▶ Text shown
[START]

Recently, Governor Bush and Commissioner of Education Tom Gallagher enthusiastically reported that the Administration’s A+ Plan was a terrific success. Failing schools were way down, and "A" schools up. It proved the wisdom of the Administration’s A+ Plan, they said.

An amazing success story!

Or is it? Two facts raise doubts. First, the last two years are only the continuation of a five year trend of improvement. Second, the Board of Education changed the rules for calculating grades, leaving students who transferred ("mobility") out of the calculation for the first time. There were other differences as well.

Does this matter?

Yes, it matters. Comparing grades for the two years without emphasizing the change in methods is bad science, and may either hide or exaggerate differences. Imagine that you hired the accountant, Adam Collums, to track your total wealth. For 1998, he includes all your assets except your savings accounts; for 1999, he includes the savings, but not your mutual funds; in 2000, he includes everything except capital gains. Would you be confident that you know how your assets are doing? Of course not. In both accounting and education, the basis must be the same every year for the comparison to be meaningful. Any changes of the basis must be clearly stated, and their effect on the outcome made public. This has most definitely not been done.

[END]

▶ Source data
[START]

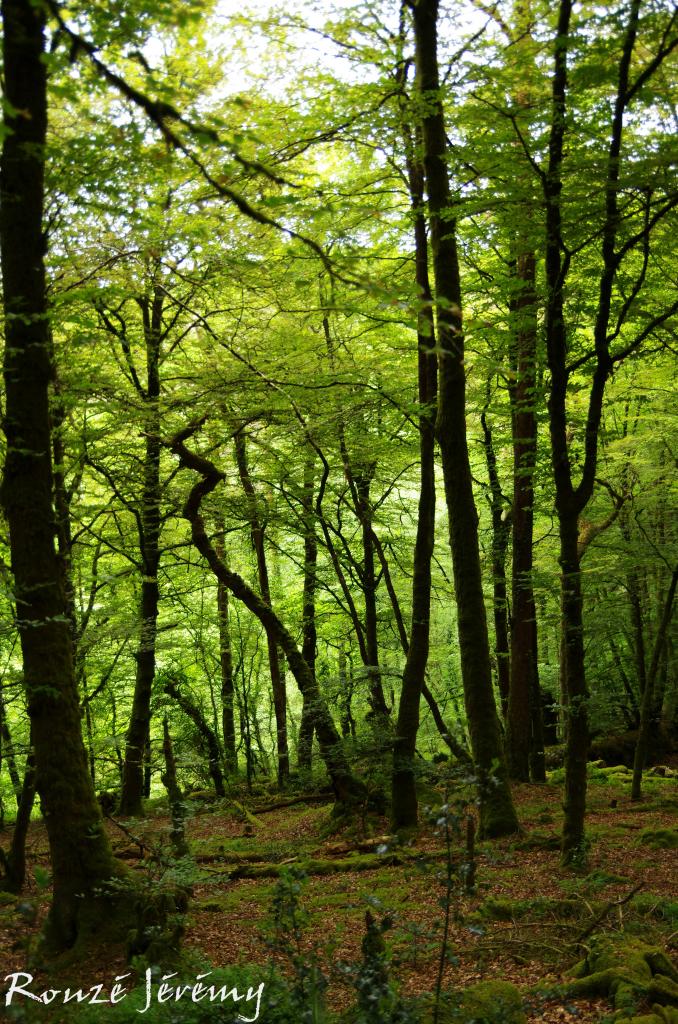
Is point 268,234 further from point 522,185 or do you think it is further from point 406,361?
point 522,185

[END]

▶ What to work on
[A] Repeat word for word the section of the passage on the A+ Plan's school grades that starts at "An amazing success" and ends at "Does this matter?".
[B] Write the next part of the passage on the A+ Plan's school grades, picking up after its final sentence.

▶ In response
[A]
An amazing success story!

Or is it? Two facts raise doubts. First, the last two years are only the continuation of a five year trend of improvement. Second, the Board of Education changed the rules for calculating grades, leaving students who transferred ("mobility") out of the calculation for the first time. There were other differences as well.

Does this matter?

[B]
Including or excluding transfer students affects the school average. Briefly, students from poor families are more likely to transfer and more likely to do poorly on standardized tests (see my two previous Democrat columns about the poverty and school-performance at http://bio.fsu.edu/~tschink/school_performance/ ). Therefore, schools with high student poverty also have high mobility rates and low test scores. For Leon County, every 10% increase in students on lunch-support (i.e. from poor families) is associated with a 3.2% increase in the transfer rate (Fig. 1). About one-tenth of the faces in a class in a low-poverty school are replaced by new ones during the school year. In a high-poverty school about half are replaced.

Fig. 1. As the proportion of students from poor families increases in a school, the proportion that transfer in and out increases.

Next, poor students make up a larger proportion of transfers than they do of the school as a whole. In a representative Leon County middle school (the school and the data are real), about 28% of the students are poor, but 40% of those that transferred were poor (with higher poverty, this proportion will increase). In 1999, more-affluent students averaged in the 66th percentile in reading if they did not transfer and the 59th if they did. Poor students averaged in the 38th percentile (!) if they did not transfer and the 28th (!!) if they did. The effect of poverty is 28 to 31 percentile points, of transfer 7 to 10, and of both, 38.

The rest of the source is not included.